Now, pause here, because I know someone is going to ask me about the times the Bible talks about the “fear of the Lord.” That fear is a different word. In Hebrew, the fear of the Lord is “yirah” and means “awe and reverence.” In Greek it is “phobos” and means “to be alarmed, to withdraw, and also awe and reverence.” The fear that leads to evil is not the fear of awe that cedes control to One who is greater than yourself, but the fear of ire that resists losing control.
Herod’s fear was the fear of ire, fear of losing control, losing power. And Jerusalem’s fear was what that would mean for them.
Who would have thought that a baby, born into poverty, to unmarried parents in a dirty animal stall would shake the political establishment?
Who would have thought that the one sent into the world to bring peace would spark an infanticide?
Who would have thought that God would be a refugee, fleeing from the place God chose to come and make his home for safety in a foreign land?

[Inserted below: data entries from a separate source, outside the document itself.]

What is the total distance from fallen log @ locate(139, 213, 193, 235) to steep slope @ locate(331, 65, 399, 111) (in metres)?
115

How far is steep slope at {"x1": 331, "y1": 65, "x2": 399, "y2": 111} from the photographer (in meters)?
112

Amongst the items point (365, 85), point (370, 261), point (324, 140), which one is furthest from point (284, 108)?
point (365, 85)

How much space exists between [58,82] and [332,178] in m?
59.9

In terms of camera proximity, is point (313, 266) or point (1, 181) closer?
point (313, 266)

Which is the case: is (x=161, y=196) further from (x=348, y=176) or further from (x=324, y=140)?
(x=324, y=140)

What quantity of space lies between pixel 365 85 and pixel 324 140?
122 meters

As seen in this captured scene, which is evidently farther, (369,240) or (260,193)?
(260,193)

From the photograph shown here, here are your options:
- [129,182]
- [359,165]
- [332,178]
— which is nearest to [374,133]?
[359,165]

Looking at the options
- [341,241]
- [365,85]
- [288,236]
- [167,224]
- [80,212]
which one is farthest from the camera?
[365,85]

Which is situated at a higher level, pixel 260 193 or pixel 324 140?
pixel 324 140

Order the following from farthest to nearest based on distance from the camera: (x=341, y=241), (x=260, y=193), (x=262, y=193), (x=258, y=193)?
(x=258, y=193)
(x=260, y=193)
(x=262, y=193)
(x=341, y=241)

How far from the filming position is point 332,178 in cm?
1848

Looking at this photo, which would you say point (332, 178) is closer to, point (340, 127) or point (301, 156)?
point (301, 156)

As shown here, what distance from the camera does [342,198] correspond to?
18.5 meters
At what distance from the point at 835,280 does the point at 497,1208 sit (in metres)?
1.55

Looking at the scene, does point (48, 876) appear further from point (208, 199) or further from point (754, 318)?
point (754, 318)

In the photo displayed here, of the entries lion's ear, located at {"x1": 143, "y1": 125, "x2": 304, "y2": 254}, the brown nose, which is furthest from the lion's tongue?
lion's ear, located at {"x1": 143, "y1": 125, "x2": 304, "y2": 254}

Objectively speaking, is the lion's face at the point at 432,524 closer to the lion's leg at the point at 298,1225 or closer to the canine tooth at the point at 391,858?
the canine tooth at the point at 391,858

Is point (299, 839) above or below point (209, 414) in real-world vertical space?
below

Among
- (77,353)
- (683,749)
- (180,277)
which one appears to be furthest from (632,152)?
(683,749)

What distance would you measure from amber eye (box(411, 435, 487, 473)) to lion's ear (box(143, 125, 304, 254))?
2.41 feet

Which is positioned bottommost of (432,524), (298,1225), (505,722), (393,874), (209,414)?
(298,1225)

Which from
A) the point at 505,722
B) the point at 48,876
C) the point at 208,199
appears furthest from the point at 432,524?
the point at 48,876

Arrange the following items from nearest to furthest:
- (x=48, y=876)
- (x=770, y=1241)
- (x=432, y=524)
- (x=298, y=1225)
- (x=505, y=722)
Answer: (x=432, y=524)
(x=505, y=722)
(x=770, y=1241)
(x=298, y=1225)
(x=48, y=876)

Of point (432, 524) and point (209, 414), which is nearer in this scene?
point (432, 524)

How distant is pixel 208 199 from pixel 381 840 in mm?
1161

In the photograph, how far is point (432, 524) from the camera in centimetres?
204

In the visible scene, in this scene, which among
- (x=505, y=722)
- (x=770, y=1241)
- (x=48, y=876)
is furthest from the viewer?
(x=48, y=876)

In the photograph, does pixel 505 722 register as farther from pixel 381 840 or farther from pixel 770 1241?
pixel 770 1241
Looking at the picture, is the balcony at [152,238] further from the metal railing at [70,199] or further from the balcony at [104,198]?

Who would have thought that we would celebrate his birth more than 2,000 years later year after year and hope that something would change this time around…and then wonder why it hasn’t.
It’s not the world that changes as we draw near to the manger, it’s us. We begin to glow with Christ’s light. We hear the Christmas angels declaration, “Fear not. For behold, I bring you good news.” And if we allow the churning within us to settle, we receive the news of great joy for all people. The Messiah has been born for us. God is with us. Peace on earth, no more flailing and flopping and knocking our way to the top, roiling the water, churching for more. God is for us. Peace among all in whom God delights. God loves us.
On the day after Christmas the expectation is gone, the presents are opened, the wrapping is trashed the boxes are stacked, that’s over. There are still wars and work and stress in our world. Our awareness of Emmanuel is the change that Christmas offers. God is with us. God is for us. God loves us. Do not be afraid. Be at peace. Amen.